AI and Intellectual Property
Perhaps the most emotionally charged concern is artificial intelligence. The fear that it steals creativity. That it replaces original thought. That it robs students of the moment when ideas click and confidence is born.
I understand that concern deeply.
There is nothing more powerful in education than watching a student realize they can think.
But AI does not eliminate that moment. It forces us to rethink how we get there.
If a student can use AI to generate a mediocre essay, perhaps the assignment was measuring output rather than understanding. If information is instantly accessible, perhaps education must shift from memorization to discernment.
Throughout history, whenever cognitive load decreased due to technology, human expectations increased.
Spreadsheets did not eliminate accountants. They elevated them. GPS did not eliminate navigation. It changed how we travel. Word processors did not eliminate writing. They increased the volume and reach of it.
AI will do the same.
The Market Is Not a Monster Created by Code
Those who look to make technology the scapegoat, write about the capitalization monster and the gluttony of a few. It is easy to associate that with Silicon Valley and digital platforms.
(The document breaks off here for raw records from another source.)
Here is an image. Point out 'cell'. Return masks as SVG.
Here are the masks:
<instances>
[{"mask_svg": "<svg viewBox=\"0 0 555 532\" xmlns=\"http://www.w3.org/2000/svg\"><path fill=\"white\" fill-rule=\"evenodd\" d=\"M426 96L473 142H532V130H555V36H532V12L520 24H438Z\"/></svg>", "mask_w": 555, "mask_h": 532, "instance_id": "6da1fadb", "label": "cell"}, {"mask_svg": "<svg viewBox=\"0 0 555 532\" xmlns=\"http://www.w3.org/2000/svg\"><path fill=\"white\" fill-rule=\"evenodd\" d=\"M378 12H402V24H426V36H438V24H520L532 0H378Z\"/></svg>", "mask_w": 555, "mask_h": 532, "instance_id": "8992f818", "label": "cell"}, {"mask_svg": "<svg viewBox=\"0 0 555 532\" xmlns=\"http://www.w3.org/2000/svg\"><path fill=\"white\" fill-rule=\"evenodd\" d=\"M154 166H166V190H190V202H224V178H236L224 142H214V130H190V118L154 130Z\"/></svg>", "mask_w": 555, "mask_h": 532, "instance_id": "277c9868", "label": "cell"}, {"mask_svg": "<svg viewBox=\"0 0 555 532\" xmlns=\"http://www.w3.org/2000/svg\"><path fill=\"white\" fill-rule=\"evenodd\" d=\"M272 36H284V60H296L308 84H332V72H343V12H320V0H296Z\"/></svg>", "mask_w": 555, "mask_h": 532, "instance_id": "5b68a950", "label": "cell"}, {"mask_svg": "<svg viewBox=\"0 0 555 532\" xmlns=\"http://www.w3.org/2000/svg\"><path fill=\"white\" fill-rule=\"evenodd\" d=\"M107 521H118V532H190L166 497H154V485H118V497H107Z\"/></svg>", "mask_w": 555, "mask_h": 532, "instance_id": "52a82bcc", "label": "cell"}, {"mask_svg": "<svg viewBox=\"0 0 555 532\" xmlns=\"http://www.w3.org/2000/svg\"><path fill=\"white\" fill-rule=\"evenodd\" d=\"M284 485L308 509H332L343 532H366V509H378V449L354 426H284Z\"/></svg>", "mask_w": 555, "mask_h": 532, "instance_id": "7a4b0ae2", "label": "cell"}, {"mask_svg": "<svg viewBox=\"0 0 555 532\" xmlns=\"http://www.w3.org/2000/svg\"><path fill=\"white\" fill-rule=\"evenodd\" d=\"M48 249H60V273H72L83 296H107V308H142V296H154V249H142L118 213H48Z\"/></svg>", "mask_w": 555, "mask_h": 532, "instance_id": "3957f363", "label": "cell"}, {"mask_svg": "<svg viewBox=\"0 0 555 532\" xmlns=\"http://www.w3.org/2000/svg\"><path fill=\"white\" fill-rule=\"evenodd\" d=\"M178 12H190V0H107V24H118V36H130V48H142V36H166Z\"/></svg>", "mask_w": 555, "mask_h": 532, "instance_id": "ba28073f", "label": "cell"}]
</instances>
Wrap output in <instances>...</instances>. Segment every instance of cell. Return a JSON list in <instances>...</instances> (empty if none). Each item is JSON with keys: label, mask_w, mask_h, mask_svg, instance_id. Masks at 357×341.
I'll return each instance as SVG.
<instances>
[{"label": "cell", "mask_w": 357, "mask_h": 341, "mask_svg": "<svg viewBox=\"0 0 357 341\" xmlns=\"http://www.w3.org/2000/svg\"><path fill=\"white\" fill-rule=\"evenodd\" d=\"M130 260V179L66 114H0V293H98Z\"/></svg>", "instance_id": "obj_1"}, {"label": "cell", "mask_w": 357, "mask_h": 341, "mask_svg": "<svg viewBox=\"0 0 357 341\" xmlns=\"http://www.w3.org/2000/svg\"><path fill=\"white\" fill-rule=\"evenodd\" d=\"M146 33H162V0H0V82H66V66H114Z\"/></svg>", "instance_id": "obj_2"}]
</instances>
But concentrated wealth predates the microchip.
Railroads created titans. Oil created magnates. Steel created empires. Technology did not invent inequality. It simply changed the industry in which inequality manifests.
In fact, many of today’s tools have reduced barriers to entrepreneurship dramatically. A small business can launch with a website, digital marketing, and cloud infrastructure at a fraction of the cost required twenty years ago. A creator can build an audience without a publisher. A consultant can reach clients globally without a physical storefront.
The same technology that can centralize can also decentralize.
The difference is how we choose to use it.
Agency Still Belongs to Us
One line from my friend’s post stood out to me. She wrote that this could be the day when we collectively trust our own intelligence and take responsibility for each other.
That is not a technological issue. That is a human one.
If students are disengaged, we should examine incentives and culture, not just devices. If markets are misaligned, we should examine policy, values, and purchasing behavior. If communities feel hollowed out, we should ask how we invest our time and money.
Technology is a multiplier. It magnifies what we prioritize.
If we prioritize convenience over craftsmanship, technology will make that easier. If we prioritize excellence, local engagement, and meaningful relationships, technology can amplify that as well.
The internet can distract a student, or it can connect them to mentors across the world. AI can write a shallow essay, or it can help refine a brilliant idea. Social platforms can fuel comparison, or they can spread a message that uplifts millions.
The tool does not decide.
We do.
A Better Framing
It is understandable to feel overwhelmed by the pace of change. It is understandable for a teacher to grieve moments of authentic learning that feel threatened. It is understandable for any of us to question whether convenience has come at a cost.
But if we cast technology as the villain, we miss the deeper issue.
The real challenge is not the presence of powerful tools. It is whether we cultivate disciplined, responsible, creative people who know how to use them.
Every era faces this test.
Ours just happens to run on fiber optic cables and machine learning models.
When I finished reading my friend’s post, I did not feel defensive about technology. I felt reflective about leadership. About parenting. About culture.
Because the truth is this.
We have more access, more leverage, more capability, and more opportunity than any generation in history.
If we fail to build empowered, creative, morally grounded people in this environment, it will not be because the tools were too powerful.
It will be because we were not intentional enough in teaching people how to wield them.